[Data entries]

········

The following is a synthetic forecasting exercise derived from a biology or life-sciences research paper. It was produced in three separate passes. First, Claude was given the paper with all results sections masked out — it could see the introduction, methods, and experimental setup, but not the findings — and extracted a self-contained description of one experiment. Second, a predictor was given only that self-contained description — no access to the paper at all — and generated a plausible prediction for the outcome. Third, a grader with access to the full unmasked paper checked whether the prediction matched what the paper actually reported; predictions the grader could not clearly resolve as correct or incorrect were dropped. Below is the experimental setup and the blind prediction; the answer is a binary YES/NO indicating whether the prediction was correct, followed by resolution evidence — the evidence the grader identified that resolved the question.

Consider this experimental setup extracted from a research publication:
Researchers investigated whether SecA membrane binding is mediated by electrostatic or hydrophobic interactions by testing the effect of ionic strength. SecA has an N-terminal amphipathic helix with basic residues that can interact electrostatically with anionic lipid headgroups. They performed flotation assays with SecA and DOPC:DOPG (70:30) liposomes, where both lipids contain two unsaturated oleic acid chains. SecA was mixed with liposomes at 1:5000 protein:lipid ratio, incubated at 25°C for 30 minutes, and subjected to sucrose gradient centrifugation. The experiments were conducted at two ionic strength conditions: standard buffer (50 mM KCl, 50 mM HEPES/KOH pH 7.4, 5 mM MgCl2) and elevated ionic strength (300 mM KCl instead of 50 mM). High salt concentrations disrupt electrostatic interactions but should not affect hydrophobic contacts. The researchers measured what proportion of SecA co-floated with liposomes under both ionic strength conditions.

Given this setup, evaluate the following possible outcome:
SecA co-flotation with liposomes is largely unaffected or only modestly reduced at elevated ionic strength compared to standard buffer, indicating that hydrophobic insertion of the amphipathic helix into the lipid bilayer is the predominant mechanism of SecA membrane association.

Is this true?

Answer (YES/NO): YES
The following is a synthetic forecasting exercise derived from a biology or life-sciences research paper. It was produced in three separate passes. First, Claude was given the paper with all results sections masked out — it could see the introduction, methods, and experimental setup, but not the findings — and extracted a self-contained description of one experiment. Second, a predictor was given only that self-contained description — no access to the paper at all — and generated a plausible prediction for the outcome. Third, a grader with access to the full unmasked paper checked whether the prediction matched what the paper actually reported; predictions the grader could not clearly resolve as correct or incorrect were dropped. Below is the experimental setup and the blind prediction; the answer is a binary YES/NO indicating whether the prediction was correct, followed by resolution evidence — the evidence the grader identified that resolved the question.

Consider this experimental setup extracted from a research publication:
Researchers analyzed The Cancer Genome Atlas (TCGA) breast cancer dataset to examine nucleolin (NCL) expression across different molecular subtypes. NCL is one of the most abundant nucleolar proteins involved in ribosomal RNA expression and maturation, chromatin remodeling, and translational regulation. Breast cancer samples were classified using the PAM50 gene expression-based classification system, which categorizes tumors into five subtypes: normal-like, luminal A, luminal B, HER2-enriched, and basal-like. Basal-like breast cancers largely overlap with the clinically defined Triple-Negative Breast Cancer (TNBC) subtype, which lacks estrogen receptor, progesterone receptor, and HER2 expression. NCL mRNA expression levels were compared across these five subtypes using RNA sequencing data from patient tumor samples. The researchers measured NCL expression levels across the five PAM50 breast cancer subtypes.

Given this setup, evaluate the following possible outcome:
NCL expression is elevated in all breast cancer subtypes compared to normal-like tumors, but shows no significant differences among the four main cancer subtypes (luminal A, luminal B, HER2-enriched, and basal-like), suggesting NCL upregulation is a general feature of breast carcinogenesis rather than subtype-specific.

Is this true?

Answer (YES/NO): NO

········

Brief> Each of the records should be written out precisely as given.

Worked solution>
The following is a synthetic forecasting exercise derived from a biology or life-sciences research paper. It was produced in three separate passes. First, Claude was given the paper with all results sections masked out — it could see the introduction, methods, and experimental setup, but not the findings — and extracted a self-contained description of one experiment. Second, a predictor was given only that self-contained description — no access to the paper at all — and generated a plausible prediction for the outcome. Third, a grader with access to the full unmasked paper checked whether the prediction matched what the paper actually reported; predictions the grader could not clearly resolve as correct or incorrect were dropped. Below is the experimental setup and the blind prediction; the answer is a binary YES/NO indicating whether the prediction was correct, followed by resolution evidence — the evidence the grader identified that resolved the question.

Consider this experimental setup extracted from a research publication:
Researchers investigated whether SecA membrane binding is mediated by electrostatic or hydrophobic interactions by testing the effect of ionic strength. SecA has an N-terminal amphipathic helix with basic residues that can interact electrostatically with anionic lipid headgroups. They performed flotation assays with SecA and DOPC:DOPG (70:30) liposomes, where both lipids contain two unsaturated oleic acid chains. SecA was mixed with liposomes at 1:5000 protein:lipid ratio, incubated at 25°C for 30 minutes, and subjected to sucrose gradient centrifugation. The experiments were conducted at two ionic strength conditions: standard buffer (50 mM KCl, 50 mM HEPES/KOH pH 7.4, 5 mM MgCl2) and elevated ionic strength (300 mM KCl instead of 50 mM). High salt concentrations disrupt electrostatic interactions but should not affect hydrophobic contacts. The researchers measured what proportion of SecA co-floated with liposomes under both ionic strength conditions.

Given this setup, evaluate the following possible outcome:
SecA co-flotation with liposomes is largely unaffected or only modestly reduced at elevated ionic strength compared to standard buffer, indicating that hydrophobic insertion of the amphipathic helix into the lipid bilayer is the predominant mechanism of SecA membrane association.

Is this true?

Answer (YES/NO): YES
The following is a synthetic forecasting exercise derived from a biology or life-sciences research paper. It was produced in three separate passes. First, Claude was given the paper with all results sections masked out — it could see the introduction, methods, and experimental setup, but not the findings — and extracted a self-contained description of one experiment. Second, a predictor was given only that self-contained description — no access to the paper at all — and generated a plausible prediction for the outcome. Third, a grader with access to the full unmasked paper checked whether the prediction matched what the paper actually reported; predictions the grader could not clearly resolve as correct or incorrect were dropped. Below is the experimental setup and the blind prediction; the answer is a binary YES/NO indicating whether the prediction was correct, followed by resolution evidence — the evidence the grader identified that resolved the question.

Consider this experimental setup extracted from a research publication:
Researchers analyzed The Cancer Genome Atlas (TCGA) breast cancer dataset to examine nucleolin (NCL) expression across different molecular subtypes. NCL is one of the most abundant nucleolar proteins involved in ribosomal RNA expression and maturation, chromatin remodeling, and translational regulation. Breast cancer samples were classified using the PAM50 gene expression-based classification system, which categorizes tumors into five subtypes: normal-like, luminal A, luminal B, HER2-enriched, and basal-like. Basal-like breast cancers largely overlap with the clinically defined Triple-Negative Breast Cancer (TNBC) subtype, which lacks estrogen receptor, progesterone receptor, and HER2 expression. NCL mRNA expression levels were compared across these five subtypes using RNA sequencing data from patient tumor samples. The researchers measured NCL expression levels across the five PAM50 breast cancer subtypes.

Given this setup, evaluate the following possible outcome:
NCL expression is elevated in all breast cancer subtypes compared to normal-like tumors, but shows no significant differences among the four main cancer subtypes (luminal A, luminal B, HER2-enriched, and basal-like), suggesting NCL upregulation is a general feature of breast carcinogenesis rather than subtype-specific.

Is this true?

Answer (YES/NO): NO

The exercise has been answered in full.